Solving Linear Tensor Equations

Abstract

We develop a systematic way to solve linear equations involving tensors of arbitrary rank. We start off with the case of a rank 3 tensor, which appears in many applications, and after finding the condition for a unique solution we derive this solution. Subsequently, we generalize our result to tensors of arbitrary rank. Finally, we consider a generalized version of the former case of rank 3 tensors and extend the result when the tensor traces are also included.

1. Introduction

In many applications a tensorial equation of the form

$$a_1{N}_{\alpha \mu \nu }+a_2{N}_{\nu \alpha \mu }+a_3{N}_{\mu \nu \alpha }+a_4{N}_{\alpha \nu \mu }+a_5{N}_{\nu \mu \alpha }+a_6{N}_{\mu \alpha \nu }=B_{\alpha \mu \nu }$$

(1)

appears, where $B_{\alpha \mu \nu }$ is some given (i.e., known) tensor field, $a_i^{\prime }s$, $i=1,2,\cdots ,6$ are some given scalar fields and $N_{\alpha \mu \nu }$ is the unknown tensor field one wishes to solve for. For instance, this tensorial equation is encountered when one varies the quadratic Metric–Affine Gravity action [1,2,3] with respect to the affine connection1. There, $B_{\alpha \mu \nu }$ represents the (known) hypermomentum source and $N_{\alpha \mu \nu }$ is the distortion tensor [8] in which spacetime torsion and non-metricity are encoded. Then, having solved for $N_{\alpha \mu \nu }$ entirely in terms of the sources, that is, combinations of $B_{\alpha \mu \nu }$, one can easily obtain the forms of torsion and non-metricity, namely the non-Riemannian [9] parts of the geometry. In order to solve this equation, one could go about and split $N_{\alpha \mu \nu }$ into its irreducible decomposition and then take contractions, symmetrizations and so forth, in order to find the various pieces in terms of $B_{\alpha \mu \nu }$ and its contractions. Even though this may work in some cases, it will be a difficult task in general. Moreover, this procedure will fall short quickly if one wishes to generalize the above considerations and ask for the general solution (N in terms of B) of the rank-n tensorial equation:

$$\underset{n!-terms}{\underbrace{a_1{N}_{{\mu }_1{\mu }_2{\mu }_3\cdots {\mu }_n}+a_2{N}_{{\mu }_n{\mu }_1{\mu }_2\cdots {\mu }_{n-1}}+\cdots +a_n{N}_{{\mu }_2,{\mu }_3,\cdots {\mu }_n{\mu }_1}+\cdots ·}}=B_{{\mu }_1{\mu }_2{\mu }_3\cdots {\mu }_n}.$$

(2)

### Stored data
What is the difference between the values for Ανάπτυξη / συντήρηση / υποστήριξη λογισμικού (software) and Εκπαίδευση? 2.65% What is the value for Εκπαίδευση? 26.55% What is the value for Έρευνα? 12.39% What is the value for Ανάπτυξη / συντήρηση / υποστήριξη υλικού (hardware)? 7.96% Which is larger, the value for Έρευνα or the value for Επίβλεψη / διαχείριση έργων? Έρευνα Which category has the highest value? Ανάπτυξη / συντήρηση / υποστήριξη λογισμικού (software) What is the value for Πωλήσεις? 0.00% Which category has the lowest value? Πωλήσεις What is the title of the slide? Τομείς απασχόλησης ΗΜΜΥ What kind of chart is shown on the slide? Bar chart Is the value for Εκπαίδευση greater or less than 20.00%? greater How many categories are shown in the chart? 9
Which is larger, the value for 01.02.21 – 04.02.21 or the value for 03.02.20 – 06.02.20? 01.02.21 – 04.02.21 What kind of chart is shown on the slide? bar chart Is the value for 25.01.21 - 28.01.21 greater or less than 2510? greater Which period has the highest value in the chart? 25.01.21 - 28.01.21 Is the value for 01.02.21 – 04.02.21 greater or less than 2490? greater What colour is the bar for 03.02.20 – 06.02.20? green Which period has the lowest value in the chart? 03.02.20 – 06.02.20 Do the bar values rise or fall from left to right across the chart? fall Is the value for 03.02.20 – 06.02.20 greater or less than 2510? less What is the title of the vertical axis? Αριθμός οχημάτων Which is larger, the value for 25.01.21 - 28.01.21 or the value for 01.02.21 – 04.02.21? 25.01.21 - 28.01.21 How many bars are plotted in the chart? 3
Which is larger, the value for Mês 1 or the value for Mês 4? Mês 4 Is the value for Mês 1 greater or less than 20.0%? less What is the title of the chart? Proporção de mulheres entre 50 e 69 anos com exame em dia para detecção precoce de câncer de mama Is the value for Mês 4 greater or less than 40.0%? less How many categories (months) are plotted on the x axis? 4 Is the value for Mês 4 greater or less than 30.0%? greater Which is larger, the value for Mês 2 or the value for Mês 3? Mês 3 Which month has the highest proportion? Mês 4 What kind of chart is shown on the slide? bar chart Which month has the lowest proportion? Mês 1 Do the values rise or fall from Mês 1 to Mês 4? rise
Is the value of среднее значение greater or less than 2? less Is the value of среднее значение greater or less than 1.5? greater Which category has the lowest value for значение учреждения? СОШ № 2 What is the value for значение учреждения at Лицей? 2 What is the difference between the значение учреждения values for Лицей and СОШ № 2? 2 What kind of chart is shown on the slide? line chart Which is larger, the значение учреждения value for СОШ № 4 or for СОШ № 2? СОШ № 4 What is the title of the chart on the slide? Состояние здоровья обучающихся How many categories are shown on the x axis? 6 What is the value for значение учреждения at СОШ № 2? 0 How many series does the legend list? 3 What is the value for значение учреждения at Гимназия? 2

### Questions
1/ Answer these questions about the paper on linear tensor equations:
(a) With a tensor of which rank does the method start?
(b) In the Metric–Affine Gravity case, what does $B_{\alpha \mu \nu }$ represent?
(c) Which two features of spacetime are encoded in the distortion tensor?
2/ Rewrite the part of the paper on linear tensor equations from "We develop a" to "are also included.", replacing "arbitrary rank" with "any rank".
3/ Write the next part of the paper on linear tensor equations, starting after its last line.
The data has no role in this exercise.

### Answers to each task
1/
(a) Rank 3
(b) The hypermomentum source
(c) Spacetime torsion and non-metricity

2/
We develop a systematic way to solve linear equations involving tensors of any rank. We start off with the case of a rank 3 tensor, which appears in many applications, and after finding the condition for a unique solution we derive this solution. Subsequently, we generalize our result to tensors of any rank. Finally, we consider a generalized version of the former case of rank 3 tensors and extend the result when the tensor traces are also included.

3/
Evidently, one easily realizes that it would be impossible to solve the latter by resorting to some decomposition scheme for N2. It is then natural to ask, is there a systematic and practical way to solve equations of the form (1) or more generally (2). It is the purpose of this letter to answer this question. As we show, under a fairly general non-degeneracy condition, it is always possible to find the unique solution of (1), or more generally of (2), by following a certain procedure that we develop below along with some extensions/generalizations.

2. The Theorems

In what follows, we present 3 Theorems. In the first one, the systematic way to solve Equation (1) for N is proved. We then extend this result to tensors N of arbitrary rank (i.e., not necessary 3) and solve equations of the form (2). Finally we derive the solution of a generalized version of (1), where the traces of N are also included. We have the following.

Theorem 1.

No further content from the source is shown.